- Task to complete
Can you express the entries below as a Markdown table with the columns Row and Line, starting at the line containing "Selecting from" and ending at the final line of the entries, leaving out any blank lines?

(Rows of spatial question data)

·····

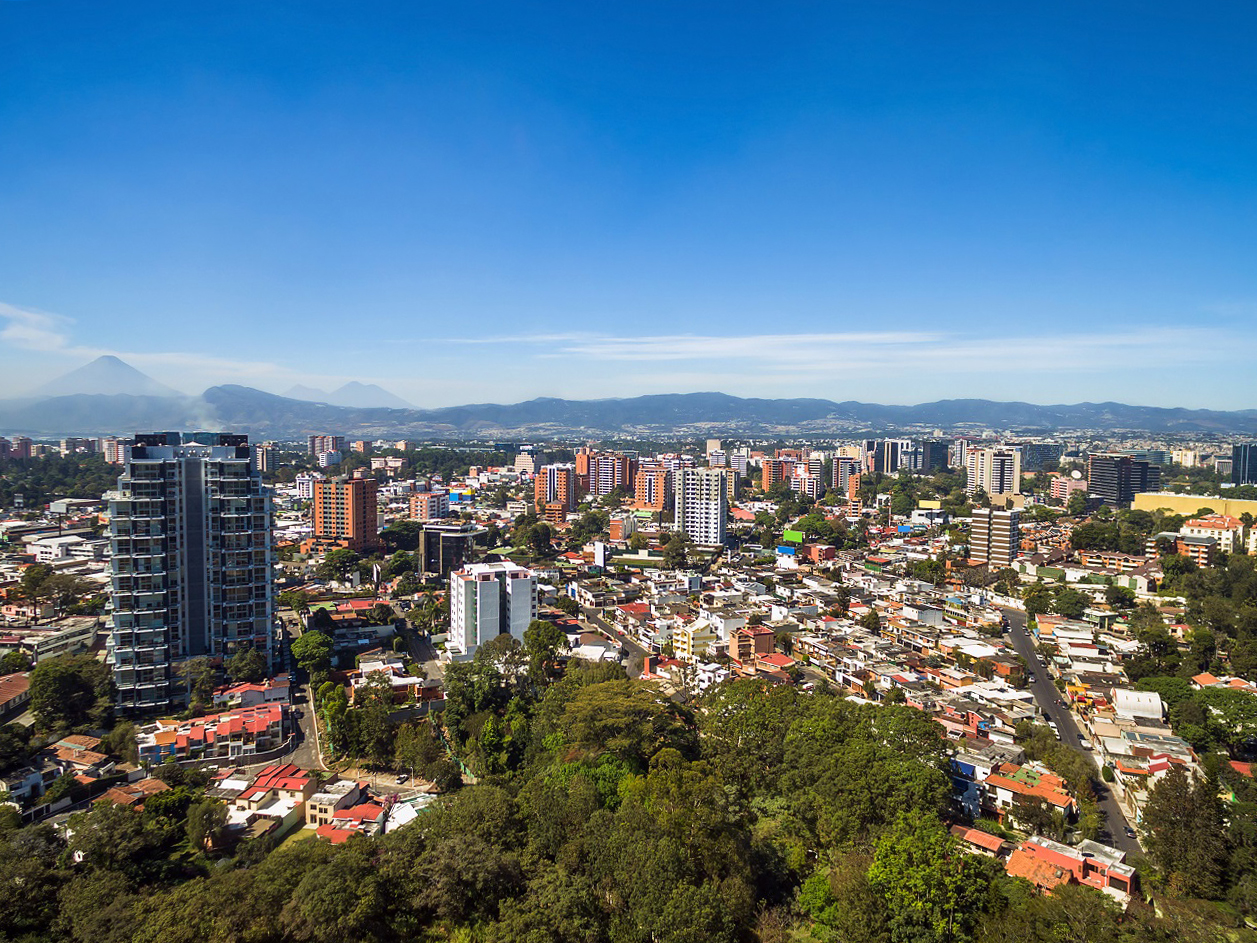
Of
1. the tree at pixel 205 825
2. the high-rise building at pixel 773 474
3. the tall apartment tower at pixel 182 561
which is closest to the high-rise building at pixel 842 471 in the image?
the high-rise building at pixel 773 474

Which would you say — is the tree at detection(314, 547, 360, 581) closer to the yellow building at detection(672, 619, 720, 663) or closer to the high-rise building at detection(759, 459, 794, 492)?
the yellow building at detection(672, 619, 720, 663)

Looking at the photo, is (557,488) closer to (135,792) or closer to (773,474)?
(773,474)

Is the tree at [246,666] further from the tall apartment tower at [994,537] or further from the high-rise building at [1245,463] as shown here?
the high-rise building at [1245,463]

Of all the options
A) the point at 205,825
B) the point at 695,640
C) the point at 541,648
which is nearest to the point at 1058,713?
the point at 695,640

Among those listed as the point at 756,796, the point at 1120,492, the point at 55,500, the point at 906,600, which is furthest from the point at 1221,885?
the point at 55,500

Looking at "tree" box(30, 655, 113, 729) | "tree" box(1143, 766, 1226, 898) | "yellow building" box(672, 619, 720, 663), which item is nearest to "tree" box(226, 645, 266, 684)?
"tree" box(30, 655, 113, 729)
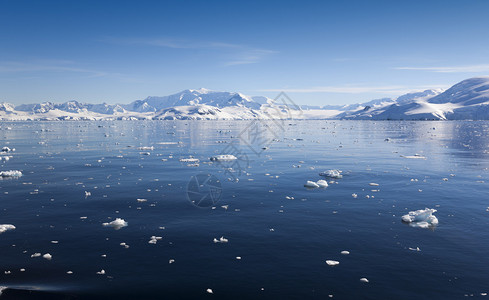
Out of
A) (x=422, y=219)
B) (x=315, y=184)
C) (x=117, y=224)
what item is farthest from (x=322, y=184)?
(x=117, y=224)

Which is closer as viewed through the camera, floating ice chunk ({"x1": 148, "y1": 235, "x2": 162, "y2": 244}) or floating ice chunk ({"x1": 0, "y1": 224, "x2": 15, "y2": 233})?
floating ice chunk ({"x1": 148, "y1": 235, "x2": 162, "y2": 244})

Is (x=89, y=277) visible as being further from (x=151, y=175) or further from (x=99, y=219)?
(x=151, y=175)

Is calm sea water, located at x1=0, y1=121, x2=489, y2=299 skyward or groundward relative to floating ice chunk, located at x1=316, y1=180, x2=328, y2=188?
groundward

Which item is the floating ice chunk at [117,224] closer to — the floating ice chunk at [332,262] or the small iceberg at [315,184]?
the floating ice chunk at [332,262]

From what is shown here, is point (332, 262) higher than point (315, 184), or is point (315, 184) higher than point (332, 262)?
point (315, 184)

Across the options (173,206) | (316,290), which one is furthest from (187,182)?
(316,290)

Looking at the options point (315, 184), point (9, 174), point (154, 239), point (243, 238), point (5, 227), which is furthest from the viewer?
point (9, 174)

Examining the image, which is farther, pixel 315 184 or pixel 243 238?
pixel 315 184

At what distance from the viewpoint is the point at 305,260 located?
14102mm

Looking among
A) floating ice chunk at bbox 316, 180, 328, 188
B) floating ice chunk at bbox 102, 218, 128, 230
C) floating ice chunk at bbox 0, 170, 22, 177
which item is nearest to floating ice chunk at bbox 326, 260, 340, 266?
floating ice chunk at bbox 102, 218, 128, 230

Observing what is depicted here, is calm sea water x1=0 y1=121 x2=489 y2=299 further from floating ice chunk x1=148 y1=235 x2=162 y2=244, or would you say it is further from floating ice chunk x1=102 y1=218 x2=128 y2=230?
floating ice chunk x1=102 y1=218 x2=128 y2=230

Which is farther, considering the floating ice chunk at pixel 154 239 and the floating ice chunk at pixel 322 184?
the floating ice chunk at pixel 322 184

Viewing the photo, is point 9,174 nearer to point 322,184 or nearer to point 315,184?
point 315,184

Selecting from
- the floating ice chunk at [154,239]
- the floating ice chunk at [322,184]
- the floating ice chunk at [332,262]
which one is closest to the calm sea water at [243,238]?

·····

- Complete output
| Row | Line |
|---|---|
| 1 | Selecting from |
| 2 | - the floating ice chunk at [154,239] |
| 3 | - the floating ice chunk at [322,184] |
| 4 | - the floating ice chunk at [332,262] |
| 5 | which one is closest to the calm sea water at [243,238]? |